Intentional Software’s work provokes two main lines of criticism. Some theoretically minded skeptics say Simonyi’s goal of capturing computer users’ intentions is implausible. “How do you represent intent?” asks computer scientist Jaron Lanier. “As soon as we know how the brain stores information, maybe we can represent intent. To me it just seems like a fantasy.” Another argument, common among programmers, is more practical. Many programmers love their text-based editors and distrust tools that distance them from raw code. As for graphical programming languages like Visual Basic and the integrated development environments (IDEs) that automate routine programming tasks, they regard them with condescension: such tools, they say, impose their own ways of doing things, constrain creativity, and keep programmers from the code that, sooner or later, they must confront. (To understand why programmers are so wary, see ” The Law of Leaky Abstractions ”) Skeptical programmers look at Intentional Software and see the prospect of just another IDE. To those who think that real programmers write text, intentional programming is neither very original nor much wanted.
But mostly, there’s surprisingly little discussion of Intentional Software in the Internet’s teeming coder forums. In part, that’s because so few have seen its software. Intentional’s work has proceeded with some secrecy.
When he started Intentional Software, Simonyi partnered with a University of British Columbia professor named Gregor Kiczales. Simonyi admired Kiczales’s work on aspect-oriented programming–a way of organizing and modifying code according to “cross-cutting concerns” that resembles intentional programming. Kiczales, another veteran of PARC, has spent his career working on ways to “make the code look like the design.” Kiczales saw joining Simonyi as a chance to further that end. But Kiczales trusted open-source development, where Simonyi did not. The Microsoft-style closed-shop approach simply didn’t feel “organic” to Kiczales. “I would have done it in Java,” he says. “The first release would have been in six months.” The disagreement was friendly but irreconcilable, both men say, and before long, Kiczales had left.

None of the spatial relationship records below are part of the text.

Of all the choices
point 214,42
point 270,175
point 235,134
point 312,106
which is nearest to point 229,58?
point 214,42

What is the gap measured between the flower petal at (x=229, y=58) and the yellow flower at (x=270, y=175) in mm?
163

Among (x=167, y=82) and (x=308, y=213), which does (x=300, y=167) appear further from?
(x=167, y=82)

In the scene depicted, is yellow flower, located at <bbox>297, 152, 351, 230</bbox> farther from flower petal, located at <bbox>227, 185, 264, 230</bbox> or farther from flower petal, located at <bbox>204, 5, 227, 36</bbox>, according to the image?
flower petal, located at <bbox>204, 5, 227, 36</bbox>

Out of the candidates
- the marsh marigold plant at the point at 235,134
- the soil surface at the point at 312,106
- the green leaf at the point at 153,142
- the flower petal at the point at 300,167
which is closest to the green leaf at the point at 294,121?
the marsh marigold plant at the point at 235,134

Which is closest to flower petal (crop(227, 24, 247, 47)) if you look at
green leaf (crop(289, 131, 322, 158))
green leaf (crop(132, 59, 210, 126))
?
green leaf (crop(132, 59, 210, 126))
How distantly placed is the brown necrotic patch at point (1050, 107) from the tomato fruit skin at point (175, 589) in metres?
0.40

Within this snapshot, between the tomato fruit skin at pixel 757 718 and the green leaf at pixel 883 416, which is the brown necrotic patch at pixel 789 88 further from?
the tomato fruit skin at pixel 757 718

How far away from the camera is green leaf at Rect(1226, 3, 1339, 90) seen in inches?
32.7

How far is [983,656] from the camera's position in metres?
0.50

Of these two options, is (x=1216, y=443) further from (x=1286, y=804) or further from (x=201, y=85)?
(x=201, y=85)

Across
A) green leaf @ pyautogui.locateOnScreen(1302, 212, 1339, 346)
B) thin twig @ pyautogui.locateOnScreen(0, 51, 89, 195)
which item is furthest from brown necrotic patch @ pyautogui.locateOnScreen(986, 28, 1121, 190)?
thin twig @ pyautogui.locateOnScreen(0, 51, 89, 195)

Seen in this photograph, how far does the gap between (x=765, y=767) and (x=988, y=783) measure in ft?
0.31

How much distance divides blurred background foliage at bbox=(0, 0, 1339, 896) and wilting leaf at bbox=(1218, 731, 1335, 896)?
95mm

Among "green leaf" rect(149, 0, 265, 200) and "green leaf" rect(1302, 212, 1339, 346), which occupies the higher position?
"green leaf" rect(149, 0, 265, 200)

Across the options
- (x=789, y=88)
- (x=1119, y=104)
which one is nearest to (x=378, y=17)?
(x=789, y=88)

For now, sheltered by Simonyi’s wealth, Intentional Software has no target date or shipping deadline. But one of its two main customers claims to be close to deploying Intentional tools. Capgemini–a Paris-based international IT services and consulting firm that serves large enterprises and whose CTO, Andy Mulholland, is an acquaintance of Simonyi’s–began working with Intentional last March and is considering using Intentional’s system for projects in the European pensions business. The field’s “very complex rules, intertwined with complex business domain structure,” make Simonyi’s approach look attractive, says Henk Kolk, Capgemini’s financial-services technology officer, who is leading the firm’s work with Intentional.